Set task. Please copy out the data below, renaming "balustrade" to "railing" throughout and leaving everything else unchanged. Omit the pictures from your answer.

Scene-based spatial questions
____

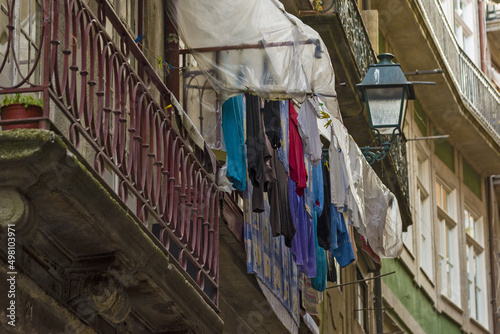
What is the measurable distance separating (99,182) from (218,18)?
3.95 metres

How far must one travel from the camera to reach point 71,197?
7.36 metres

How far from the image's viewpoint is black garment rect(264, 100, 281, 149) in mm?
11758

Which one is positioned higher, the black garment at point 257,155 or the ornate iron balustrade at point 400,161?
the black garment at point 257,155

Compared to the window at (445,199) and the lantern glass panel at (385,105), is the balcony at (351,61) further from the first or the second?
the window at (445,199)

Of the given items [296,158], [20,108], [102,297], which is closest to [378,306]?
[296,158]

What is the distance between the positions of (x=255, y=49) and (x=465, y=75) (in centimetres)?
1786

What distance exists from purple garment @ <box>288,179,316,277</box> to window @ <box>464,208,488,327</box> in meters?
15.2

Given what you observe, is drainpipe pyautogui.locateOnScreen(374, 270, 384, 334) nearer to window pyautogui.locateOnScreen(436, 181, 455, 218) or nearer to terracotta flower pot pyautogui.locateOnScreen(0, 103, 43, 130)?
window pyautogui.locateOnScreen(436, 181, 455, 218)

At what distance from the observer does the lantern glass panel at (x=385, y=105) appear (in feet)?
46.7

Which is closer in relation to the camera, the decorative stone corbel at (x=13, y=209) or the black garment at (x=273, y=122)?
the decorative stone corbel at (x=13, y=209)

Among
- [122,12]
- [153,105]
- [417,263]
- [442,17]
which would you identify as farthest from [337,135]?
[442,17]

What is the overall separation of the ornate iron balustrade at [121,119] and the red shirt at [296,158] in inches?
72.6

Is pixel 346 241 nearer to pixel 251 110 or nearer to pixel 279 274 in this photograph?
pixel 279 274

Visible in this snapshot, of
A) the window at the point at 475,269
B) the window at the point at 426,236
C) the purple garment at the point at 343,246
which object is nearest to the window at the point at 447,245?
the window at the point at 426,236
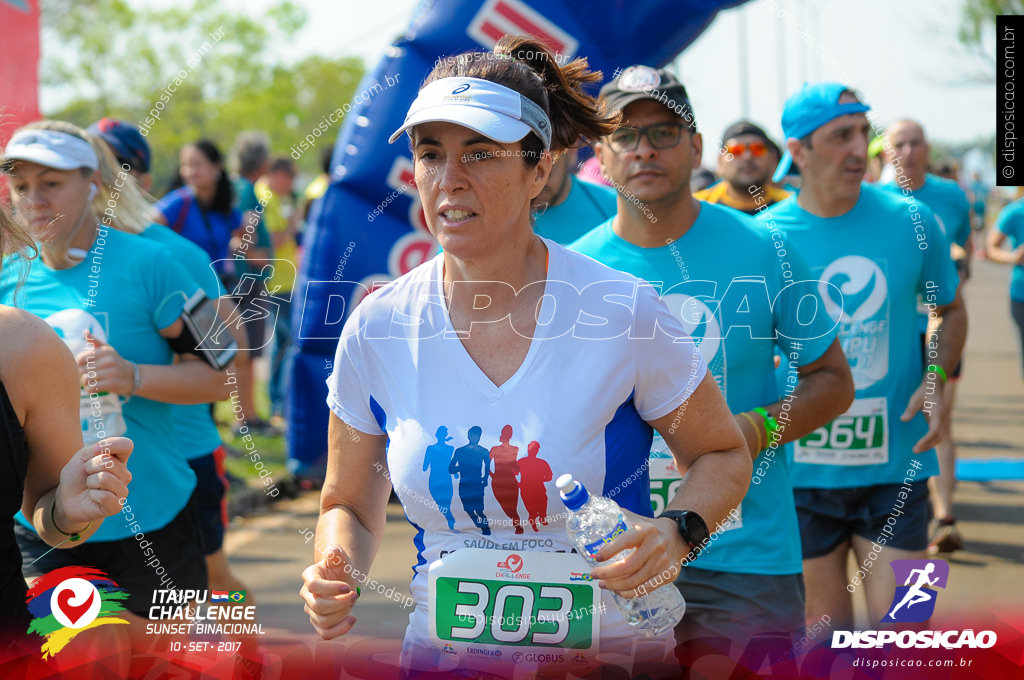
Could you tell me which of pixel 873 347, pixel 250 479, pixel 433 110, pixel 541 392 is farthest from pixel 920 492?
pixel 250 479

____

The completed task.
What is the measurable distance separating (99,182) from (218,18)?
3.95 metres

How far must one travel from the camera to reach point 71,197?
7.36 metres

How far from the image's viewpoint is black garment rect(264, 100, 281, 149) in mm?
11758

Which one is positioned higher, the black garment at point 257,155 or the ornate iron railing at point 400,161?
the black garment at point 257,155

Compared to the window at (445,199) and the lantern glass panel at (385,105), is the balcony at (351,61) further from the first or the second?
the window at (445,199)

Of the given items [296,158], [20,108], [102,297], which is closest to [378,306]?
[296,158]

What is the distance between the positions of (x=255, y=49) and (x=465, y=75) (in centimetres)?
1786

What distance exists from purple garment @ <box>288,179,316,277</box> to window @ <box>464,208,488,327</box> in meters?
15.2

Given what you observe, is drainpipe pyautogui.locateOnScreen(374, 270, 384, 334) nearer to window pyautogui.locateOnScreen(436, 181, 455, 218) or nearer to terracotta flower pot pyautogui.locateOnScreen(0, 103, 43, 130)?
window pyautogui.locateOnScreen(436, 181, 455, 218)

At what distance from the observer does the lantern glass panel at (x=385, y=105) appear (in feet)?
46.7

Which is closer in relation to the camera, the decorative stone corbel at (x=13, y=209) or the black garment at (x=273, y=122)?
the decorative stone corbel at (x=13, y=209)

Among
- [122,12]
- [153,105]
- [417,263]
- [442,17]
which would you identify as farthest from [337,135]?
[442,17]

What is the overall separation of the ornate iron railing at [121,119] and the red shirt at [296,158] in inches?
72.6

Is pixel 346 241 nearer to pixel 251 110 or nearer to pixel 279 274 in this photograph?
pixel 279 274

Visible in this snapshot, of
A) the window at the point at 475,269
B) the window at the point at 426,236
C) the purple garment at the point at 343,246
which object is nearest to the window at the point at 447,245?
the window at the point at 426,236
Could you tell me which of pixel 873 347, pixel 250 479, pixel 433 110, pixel 541 392 is farthest from pixel 920 492?
pixel 250 479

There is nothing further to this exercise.